1950年代後半のニューヨーク、マンハッタンのホテルでトイレ係として働く貧しい若者トム・リプリー(デイモン)は、プリンストン大卒の男から同窓会で自分の代わりにピアノを弾いてくれと頼まれる。借り物のプリンストン大のブレザーを着てカクテルパーティでピアノを弾いていたリプリーは、彼を自分の息子ディッキー(ロウ)の友人と勘違いした富豪のハーバート・グリーンリーフ(レブホーン)から、イタリアで放蕩三昧のディッキーを連れ戻してくれれば報酬として1000ドルを払うと提案される。プリンストン大卒でもなくディッキーと会ったこともないリプリーは、仕事を引き受けてヨーロッパへと向かう。旅の途中で大手繊維会社の令嬢メレディス・ローグ(ブランシェット)と知り合ったリプリーは、自分がディッキーであると偽って彼女と会話する。イタリアでディッキーと彼の婚約者マージ・シャーウッド(パルトロー)と偶然をよそおって出会ったリプリーは、彼がプリンストン時代からの知り合いであるとディッキーに信じ込ませようとするが……。1999年度アカデミー賞の助演男優賞、脚色賞、音楽賞(オリジナル・ミュージカル/コメディ)、美術賞、衣装デザイン賞にノミネートされ、同年の英国アカデミー賞の助演男優賞(ジュード・ロウ)と放送映画批評家協会賞の作曲賞を受賞している。製作費は約4000万ドル。全世界興行収入は約1億3803万ドル。ハイスミス作の同じ原作は「太陽がいっぱい(PLEIN SOLEIL)」(1960/監督:ルネ・クレマン、出演:アラン・ドロン、マリー・ラフォレ、モーリス・ロネ)として過去に映画化されている。

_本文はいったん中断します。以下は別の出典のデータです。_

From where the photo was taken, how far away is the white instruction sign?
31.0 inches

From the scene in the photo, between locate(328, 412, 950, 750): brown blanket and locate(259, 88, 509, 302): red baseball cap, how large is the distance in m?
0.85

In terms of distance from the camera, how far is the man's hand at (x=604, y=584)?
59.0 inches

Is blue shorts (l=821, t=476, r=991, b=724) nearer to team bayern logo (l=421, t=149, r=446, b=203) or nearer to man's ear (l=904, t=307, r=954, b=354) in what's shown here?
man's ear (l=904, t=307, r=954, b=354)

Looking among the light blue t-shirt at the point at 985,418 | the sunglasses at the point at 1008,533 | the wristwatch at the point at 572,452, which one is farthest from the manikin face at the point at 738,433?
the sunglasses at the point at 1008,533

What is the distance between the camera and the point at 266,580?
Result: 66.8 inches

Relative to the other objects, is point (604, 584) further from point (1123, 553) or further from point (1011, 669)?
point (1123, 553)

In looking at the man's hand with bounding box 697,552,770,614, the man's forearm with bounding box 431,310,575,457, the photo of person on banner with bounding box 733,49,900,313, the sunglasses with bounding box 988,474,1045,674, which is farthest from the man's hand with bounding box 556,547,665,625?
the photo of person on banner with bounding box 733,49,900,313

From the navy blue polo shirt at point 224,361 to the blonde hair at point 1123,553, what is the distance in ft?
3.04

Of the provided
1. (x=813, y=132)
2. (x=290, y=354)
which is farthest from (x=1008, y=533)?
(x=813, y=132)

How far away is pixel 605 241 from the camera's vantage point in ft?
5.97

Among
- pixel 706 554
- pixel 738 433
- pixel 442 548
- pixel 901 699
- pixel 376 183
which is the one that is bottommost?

音楽は「イングリッシュ・ペイシェント」(1996)「コールド マウンテン」(2003)「こわれゆく世界の中で」(2006)「(TV)ようこそ!No.1レディース探偵社へ」(2008〜2009)等でアンソニー・ミンゲラ監督と組んでいるガブリエル・ヤレ(1949〜)。このスコアは公開当時の1999年に米Sony Classicalレーベルより全19曲(うち、ヤレ作曲のスコアは8曲)収録のサントラCD(Sony Classical SK 51337)が出ていたが、Music Boxレーベルが2024年9月にリリースした全57曲/約121分収録のこの「25周年記念盤」CDは、2枚組となっており、1枚目に未発表曲を含むエクスパンデッド・スコア(全30曲/約53分)、2枚目に過去のSony盤からの引用、ボーナストラックとデモを収録。2000枚限定プレス。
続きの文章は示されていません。